- Task
Copy out the rows below, putting "options" wherever "candidates" appears, with nothing else changed.

- Input records
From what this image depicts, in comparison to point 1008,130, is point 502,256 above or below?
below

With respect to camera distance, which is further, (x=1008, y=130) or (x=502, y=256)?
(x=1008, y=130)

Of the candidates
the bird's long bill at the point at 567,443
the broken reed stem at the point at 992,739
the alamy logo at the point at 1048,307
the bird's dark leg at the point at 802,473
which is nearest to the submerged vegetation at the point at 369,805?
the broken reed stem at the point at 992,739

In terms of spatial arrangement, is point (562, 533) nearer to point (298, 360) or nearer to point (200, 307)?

- Exercise result
From what this image depicts, in comparison to point 1008,130, is point 502,256 above or below?
below

With respect to camera distance, which is further, (x=1008, y=130) or (x=502, y=256)?
(x=1008, y=130)

Of the options
the bird's long bill at the point at 567,443
the broken reed stem at the point at 992,739
the alamy logo at the point at 1048,307
the bird's dark leg at the point at 802,473
which is nearest to the submerged vegetation at the point at 369,805?
the broken reed stem at the point at 992,739

In terms of spatial arrangement, is point (562, 533) nearer to point (298, 360) or nearer to point (200, 307)?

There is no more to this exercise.